If you have sleep apnea, your breathing pauses are unlikely to cause death. In other words, you will not cease breathing forever. On the other hand, sleep apnea may raise your chance of developing life-threatening short- and long-term health issues, some of which can lead to death by cardiac arrest.

How Can You Stop Sleep Apnea?
Even if your sleep apnea isn't severe, you may be able to get away with making little modifications to your routine. If that's the best place to begin, your doctor will tell you. While medical therapy is recommended, the following measures may help lessen your sleep apnea symptoms and enhance your nighttime sleep.

Lose Weight
If you're obese, decreasing weight may have a huge effect. Even while it's typically not a complete cure, it may lessen the frequency of breathing episodes, lower your blood pressure, and minimize daily tiredness. If you have sleep apnea, even a tiny amount of weight reduction might help alleviate your symptoms by opening up your throat.

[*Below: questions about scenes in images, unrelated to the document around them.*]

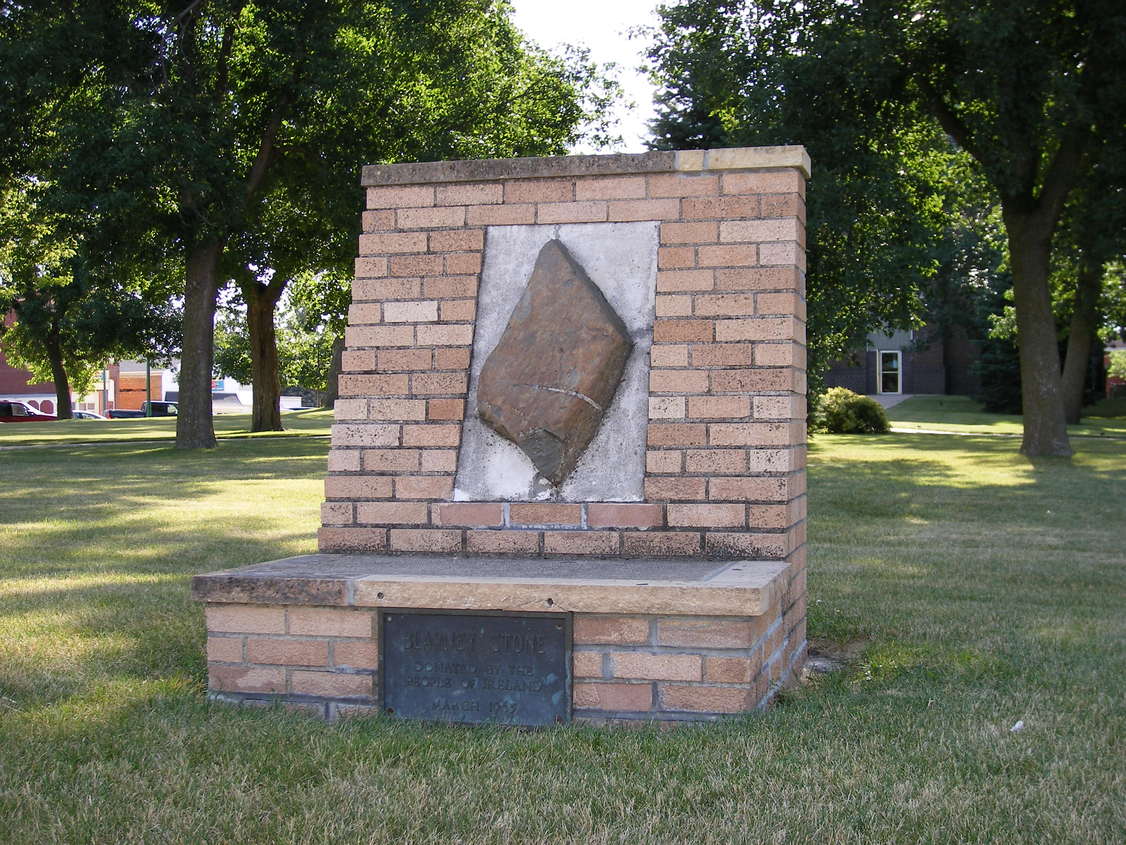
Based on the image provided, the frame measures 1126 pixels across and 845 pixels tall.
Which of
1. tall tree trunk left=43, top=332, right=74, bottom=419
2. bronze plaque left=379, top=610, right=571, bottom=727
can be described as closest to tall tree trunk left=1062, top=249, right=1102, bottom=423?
bronze plaque left=379, top=610, right=571, bottom=727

Even if you don't lose weight via exercise, it may reduce your sleep apnea respiratory sessions and boost your energy levels throughout the day. Yoga, resistance training, and other forms of aerobic exercise may all help you build stronger airway muscles and breathe easier.

Quit Smoking
Smoking causes inflammation and fluid retention in the neck and upper airway, which leads to sleep apnea.

Sleep On Your Side
As the mouth, tongue, and other soft tissues collapse into the throat, sleeping on your back puts you at greater risk of obstructive sleep apnea. Since reclining face down or moving the head side to side both inhibit breathing, sleeping on the stomach isn't much better. On the other hand, lying on your side aids in maintaining an open airway. Pillows may assist in alleviating discomfort whether you sleep on your side or roll over to your back throughout the night.